:: PAGE EXCERPT ::
▶
Share via

Introduction to Caching with Windows Server AppFabric (Beta 1)

Writers: Nithya Sampathkumar, Muralidhar Krishnaprasad, Anil Nori
Microsoft Corporation

Applies To:

  • Windows Server AppFabric
  • .NET Framework
  • Distributed Cache
  • High Availability

Summary:  Windows Server AppFabric provides a distributed in-memory application cache platform for developing scalable, available, and high-performance applications. AppFabric fuses memory across multiple computers to give a single unified cache view to applications. Applications can store any serializable CLR object without worrying about where the object gets stored. Scalability can be achieved by simply adding more computers on demand. The cache also allows for copies of data to be stored across the cluster, thus protecting data against failures. It runs as a service accessed over the network. In addition, Windows Server AppFabric provides seamless integration with ASP.NET that enables ASP.NET session objects to be stored in the distributed cache without having to write to databases. This increases both the performance and scalability of ASP.NET applications.


Most business, consumer, and entertainment media is now conceived and delivered in digital form. Dramatic advances in storage technology allow us to capture and store this data relatively inexpensively. Managing this data—organizing and accessing it, however is becoming more of a challenge. The advances in processors, memory, storage, and connectivity have paved the way for next-generation applications that are data-driven, whose data can reside anywhere (that is, on the server, desktop, mobile devices, embedded in applications) and that require access from anywhere (that is, local, remote, over the network, from mobile devices, in connected and disconnected mode). This naturally leads to distributed, multi-tiered, and composite application architectures.
◀
:: DATASET ::
▶
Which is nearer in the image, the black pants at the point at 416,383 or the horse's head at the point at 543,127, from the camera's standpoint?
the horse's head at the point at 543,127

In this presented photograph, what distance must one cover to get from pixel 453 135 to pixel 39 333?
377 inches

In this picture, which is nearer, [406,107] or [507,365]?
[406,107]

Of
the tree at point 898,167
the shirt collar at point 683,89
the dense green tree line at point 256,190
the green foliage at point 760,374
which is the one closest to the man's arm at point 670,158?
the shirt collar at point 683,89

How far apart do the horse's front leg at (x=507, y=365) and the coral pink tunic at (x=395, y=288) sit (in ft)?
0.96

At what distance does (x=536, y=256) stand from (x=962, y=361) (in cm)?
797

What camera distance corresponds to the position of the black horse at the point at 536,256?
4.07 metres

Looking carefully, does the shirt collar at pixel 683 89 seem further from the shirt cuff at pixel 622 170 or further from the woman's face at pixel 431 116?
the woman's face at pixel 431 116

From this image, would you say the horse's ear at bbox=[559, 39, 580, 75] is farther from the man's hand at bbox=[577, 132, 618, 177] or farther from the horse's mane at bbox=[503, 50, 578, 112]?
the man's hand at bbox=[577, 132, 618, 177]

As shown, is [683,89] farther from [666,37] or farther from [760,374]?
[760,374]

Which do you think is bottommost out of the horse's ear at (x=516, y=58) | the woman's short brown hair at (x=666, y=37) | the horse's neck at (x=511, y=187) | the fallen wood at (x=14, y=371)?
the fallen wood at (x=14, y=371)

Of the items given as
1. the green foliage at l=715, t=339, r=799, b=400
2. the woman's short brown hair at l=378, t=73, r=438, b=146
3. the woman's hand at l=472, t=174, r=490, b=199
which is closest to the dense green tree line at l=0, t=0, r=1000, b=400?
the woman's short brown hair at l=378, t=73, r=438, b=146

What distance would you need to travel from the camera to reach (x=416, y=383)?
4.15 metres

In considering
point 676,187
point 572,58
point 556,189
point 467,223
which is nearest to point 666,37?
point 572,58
◀
▶
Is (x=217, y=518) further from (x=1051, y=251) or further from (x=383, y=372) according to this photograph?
◀
:: THE TASKS ::
(1) Print everything in the AppFabric caching introduction from "Most business, consumer, and" down to "composite application architectures.", word for word.
(2) Please output, unchanged, everything in the listing from the line containing "Which is nearer in" down to the line containing "4.07 metres", including both of those lines.
The AppFabric caching introduction and the listing have nothing to do with each other.

:: ANSWERS ::
(1)
Most business, consumer, and entertainment media is now conceived and delivered in digital form. Dramatic advances in storage technology allow us to capture and store this data relatively inexpensively. Managing this data—organizing and accessing it, however is becoming more of a challenge. The advances in processors, memory, storage, and connectivity have paved the way for next-generation applications that are data-driven, whose data can reside anywhere (that is, on the server, desktop, mobile devices, embedded in applications) and that require access from anywhere (that is, local, remote, over the network, from mobile devices, in connected and disconnected mode). This naturally leads to distributed, multi-tiered, and composite application architectures.

(2)
Which is nearer in the image, the black pants at the point at 416,383 or the horse's head at the point at 543,127, from the camera's standpoint?
the horse's head at the point at 543,127

In this presented photograph, what distance must one cover to get from pixel 453 135 to pixel 39 333?
377 inches

In this picture, which is nearer, [406,107] or [507,365]?
[406,107]

Of
the tree at point 898,167
the shirt collar at point 683,89
the dense green tree line at point 256,190
the green foliage at point 760,374
which is the one closest to the man's arm at point 670,158?
the shirt collar at point 683,89

How far apart do the horse's front leg at (x=507, y=365) and the coral pink tunic at (x=395, y=288) sit (in ft)?
0.96

At what distance does (x=536, y=256) stand from (x=962, y=361) (in cm)?
797

What camera distance corresponds to the position of the black horse at the point at 536,256?
4.07 metres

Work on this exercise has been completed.